DISA began acquiring processing and storage capacity as a service in December ’01, when they did data replication and mirroring between Unisys [UIS] main frame sites that the agency had in its computing centers in Ogden, Utah and Oklahoma City, Okla.

“We paid the company for replication and mirroring, over the 800 miles, as a service. We didn’t have to buy anything,” Garing said. “We have used that a number of times, and the two most prominent examples are the four contracts we have for processing power on demand and the one contract we have for storage on demand.”

In those cases, the suppliers provide processing capacity in DISA’s data centers, not their own,” he added.

“They retain the capital ownership and they provide us capacity that can be turned on and turned off like a water spigot. We pay for only what we use…the capacity can go up and it can go down,” Garing said.

The same applies for storage on demand, Garing noted. “We pay for storage as we consume it. We pay for it like [you] would pay for a utility in your home.”

Garing added, the idea is that the agency got away from having to go through the procurement process for a new server or new central processing unit (CPU) or a new set of disks every time they had to go up and down for storage.

“We can turn this stuff on in a matter of days…actually less than that. I think the contract says 30 days is the limit the providers have. Actually we have done it in a matter of hours,” he said.

“We get speed of acquisition. Secondly, if you couple that concept with virtualized processing and storage, we now have the ability not to isolate a server and only use 15, 20 percent of its capacity. We can turn capacity off when it’s not needed and we can also virtualize and get better efficiency as well.”

So the concept of capacity-on-demand is to get at speed, be more efficient, and be cheaper, Garing said. “We are cutting all the procurement backend costs for adding a CPU, another server or another rack storage…so that’s one thing.

The second idea is something referred to as managed service.

Capacity-on-demand is a form of managed service, Garing noted. Another form of managed service is the way DISA has acquired collaboration tools.

“Those are actually commercial services that we pay for as a service. We didn’t buy a thing. We didn’t buy one line of software, we didn’t buy one piece of hardware…we paid for a service,” he said. “Again, that’s a technique that has some strength but it also has some limitations. We found out the more commoditized something is, the better a candidate it is for managed service. The more specialized it is, the worse candidate it is.”

These are two of the ways DISA is trying to keep up with the speed at which information technology (IT) changes, Garing added.

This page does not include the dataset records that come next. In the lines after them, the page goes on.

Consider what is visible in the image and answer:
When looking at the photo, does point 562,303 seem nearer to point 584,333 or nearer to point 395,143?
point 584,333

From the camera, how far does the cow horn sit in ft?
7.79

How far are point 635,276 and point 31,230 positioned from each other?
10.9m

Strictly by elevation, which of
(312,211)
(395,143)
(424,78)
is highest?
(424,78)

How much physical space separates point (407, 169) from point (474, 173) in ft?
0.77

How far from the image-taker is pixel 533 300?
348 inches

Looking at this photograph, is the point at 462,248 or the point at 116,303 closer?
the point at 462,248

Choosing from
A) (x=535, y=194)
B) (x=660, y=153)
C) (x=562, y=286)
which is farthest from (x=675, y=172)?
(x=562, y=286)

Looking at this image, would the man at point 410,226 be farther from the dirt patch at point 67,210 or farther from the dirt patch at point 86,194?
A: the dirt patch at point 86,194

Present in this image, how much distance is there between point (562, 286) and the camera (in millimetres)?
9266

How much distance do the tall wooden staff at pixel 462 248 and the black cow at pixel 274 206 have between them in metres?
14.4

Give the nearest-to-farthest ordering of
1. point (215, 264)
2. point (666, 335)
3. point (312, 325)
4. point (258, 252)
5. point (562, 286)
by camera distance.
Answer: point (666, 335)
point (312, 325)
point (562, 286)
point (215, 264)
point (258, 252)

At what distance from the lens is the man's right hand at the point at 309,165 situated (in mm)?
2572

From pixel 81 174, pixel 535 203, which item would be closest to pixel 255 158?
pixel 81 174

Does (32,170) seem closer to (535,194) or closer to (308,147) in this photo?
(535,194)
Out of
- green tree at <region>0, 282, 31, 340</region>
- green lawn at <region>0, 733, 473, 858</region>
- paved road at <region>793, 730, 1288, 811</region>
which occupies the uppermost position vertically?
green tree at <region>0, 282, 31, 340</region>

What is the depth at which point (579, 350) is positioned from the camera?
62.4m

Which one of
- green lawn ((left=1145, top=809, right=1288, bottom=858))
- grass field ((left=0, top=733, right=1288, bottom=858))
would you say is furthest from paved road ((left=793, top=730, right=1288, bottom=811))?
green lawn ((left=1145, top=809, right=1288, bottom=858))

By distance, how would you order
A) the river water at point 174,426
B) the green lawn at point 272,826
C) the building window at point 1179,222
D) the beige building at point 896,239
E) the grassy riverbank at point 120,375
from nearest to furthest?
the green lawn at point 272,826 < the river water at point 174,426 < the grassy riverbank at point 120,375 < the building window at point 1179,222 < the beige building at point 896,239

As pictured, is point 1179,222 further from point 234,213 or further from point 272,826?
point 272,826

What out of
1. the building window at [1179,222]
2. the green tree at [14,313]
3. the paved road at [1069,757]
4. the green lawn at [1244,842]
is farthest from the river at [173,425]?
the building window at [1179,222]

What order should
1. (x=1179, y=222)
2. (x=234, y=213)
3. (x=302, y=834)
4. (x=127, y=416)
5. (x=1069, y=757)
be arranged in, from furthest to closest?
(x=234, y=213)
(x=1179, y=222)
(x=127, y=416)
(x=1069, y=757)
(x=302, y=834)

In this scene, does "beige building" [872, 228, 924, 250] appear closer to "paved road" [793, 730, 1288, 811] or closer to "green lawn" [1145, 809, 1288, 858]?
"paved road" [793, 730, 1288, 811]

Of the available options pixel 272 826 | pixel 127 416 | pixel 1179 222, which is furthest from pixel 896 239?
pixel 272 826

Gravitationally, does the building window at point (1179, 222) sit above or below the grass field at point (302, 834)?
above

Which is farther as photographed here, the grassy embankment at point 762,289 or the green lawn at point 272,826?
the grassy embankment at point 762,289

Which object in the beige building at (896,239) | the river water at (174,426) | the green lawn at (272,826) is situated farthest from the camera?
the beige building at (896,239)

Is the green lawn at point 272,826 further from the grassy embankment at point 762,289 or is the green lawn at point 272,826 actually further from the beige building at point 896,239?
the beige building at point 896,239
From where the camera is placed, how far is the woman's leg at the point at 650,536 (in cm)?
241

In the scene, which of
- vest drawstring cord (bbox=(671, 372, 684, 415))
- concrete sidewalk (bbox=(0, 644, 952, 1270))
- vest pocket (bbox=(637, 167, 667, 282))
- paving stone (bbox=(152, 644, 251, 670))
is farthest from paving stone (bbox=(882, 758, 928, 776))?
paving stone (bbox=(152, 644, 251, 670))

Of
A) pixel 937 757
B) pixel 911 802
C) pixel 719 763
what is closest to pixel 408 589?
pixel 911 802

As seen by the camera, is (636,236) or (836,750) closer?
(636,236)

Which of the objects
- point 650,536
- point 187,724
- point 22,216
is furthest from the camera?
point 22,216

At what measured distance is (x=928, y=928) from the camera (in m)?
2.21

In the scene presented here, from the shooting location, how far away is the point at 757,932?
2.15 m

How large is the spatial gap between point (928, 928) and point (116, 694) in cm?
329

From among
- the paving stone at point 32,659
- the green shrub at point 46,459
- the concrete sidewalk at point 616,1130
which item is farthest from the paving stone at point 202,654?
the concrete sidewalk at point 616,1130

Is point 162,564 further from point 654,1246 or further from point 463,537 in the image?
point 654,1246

With the capacity on demand contracts, DISA does not specify what kind of hardware is used, except to say it has to be the most current release. Technology refresh is paid for in the contract, Garing said.

Garing added that Defense Department is leading in this effort. “I don’t think anyone else in the federal government is doing it now.”

“We took what some call utility computing in the private sector, [where] you actually rent capacity in somebody else’s data center, and we just changed it for security reasons to put it in our data centers,” he said.

DISA awarded the processing and storage-on-demand contracts in the past two to three years, Garing said.

“We are finding that the capacity-on-demand concept is fundamental to our cloud computing initiatives. Ideally a warfighting force goes some place connects to the network and then provisions services it needs on the network for its particular place, and time. The backend of that has to be this capacity-on-demand concept to give us the scalability we need,” he explained.

“We are finding the more standard we can get people to operate in Linux and Windows the easier that is. If there is one lesson to be learned there, it’s easier and more flexible to have a standard platform in the computing centers rather than have stand alones,” Garing said.

“What we are talking about today is a web services environment where anybody can hit the platform. You don’t know how many people, who they are, where they are from, or how long they will be on. But you have to keep the platform up and able to service whoever might hit it. A fundamental of that is having this capacity-on-demand concept.”